I previously wrote a post about freeing ourselves of expectation, which did not encourage having “low” expectation, but to rather have none at all. In this post I want to take a deeper dive into the dangers of having expectations and how it can sabotage our friendships, romantic relationships and work relationships. The appropriate word for this challenge is indeed, “sabotage,” because we place this danger upon OURSELVES with expectations.
The main danger of expectation is its capability of overlooking appreciation as a result, in all scenarios in life. For example, perhaps your significant other took out the garbage without you asking but left the bottles in the bin in the kitchen. You expected him or her to take BOTH the garbage and bottles out without you asking, so what does this typically lead to? This leads to the overlooking of what your significant other DID do and focus on what he or she did not do. Now, is this fair to your partner who thought he or she was helping out? I’m not sure that it is. Rather, if we were free from all expectation in this scenario, we might be more likely to see what our partner had done and appreciate him or her for doing the task at all.
Another example might be the expectation of getting something in return for doing a friend a favor. Your friend asks you to drive them to the airport often, asked for help on a new move or asks for a money loan. As a result, you are keeping score of these favors you are doing for this friend and expecting them to repay you for all the things you have done for them, and when they don’t return the favor, resentment builds.
The true destroyer at the end of the day is this resentment that has resulted from expectation over appreciation. Perhaps you can relate to a time when you had a friend or significant other who did things to show their appreciation of you but also omitted from doing other things that you had expected of them to further show their appreciation. It just wasn’t enough in your book. How did this relationship work out? Most likely, after continuing the cycle of expecting and not getting, while overlooking things to appreciate, resentment built and most likely tarnished this relationship till it could no longer be repaired.

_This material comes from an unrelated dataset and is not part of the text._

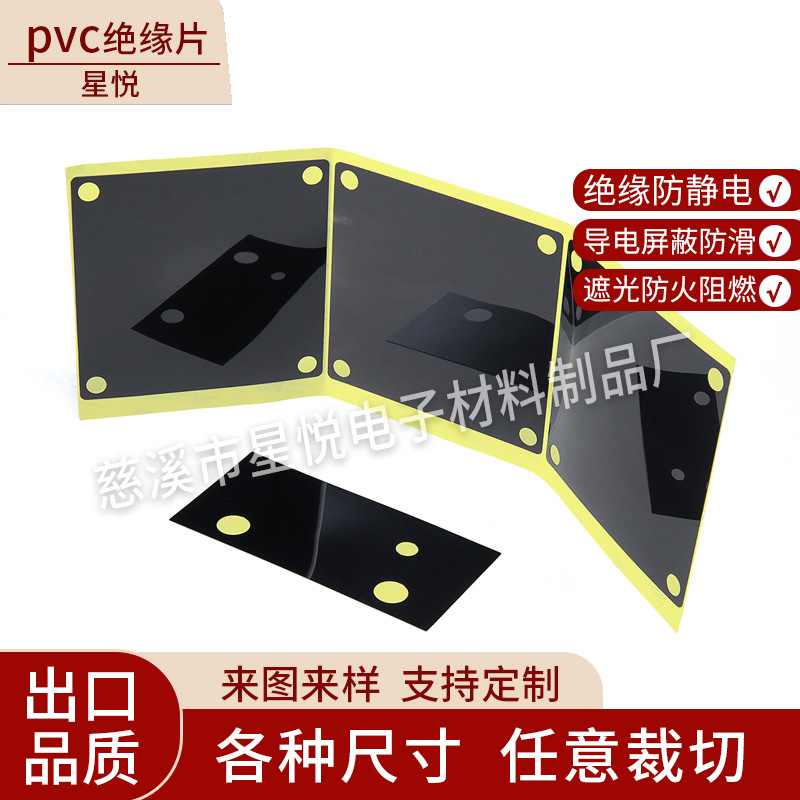 电池麦拉片电源PC绝缘片PET/PVC垫圈MYLAR带背胶阻燃防火绝缘垫片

So, now I ask you whether it was, in fact, them, who was the problem in the relationship for not having obeyed your expected (and often unexpressed) request, or was it you, overlooking what they did do any rather focused on what they did not? I encourage us to work on freeing ourselves of expectation or at least communicate our expectations to another. Conversely, focus on the good and appreciate what this other person HAS given you. Is it worth losing over expectation?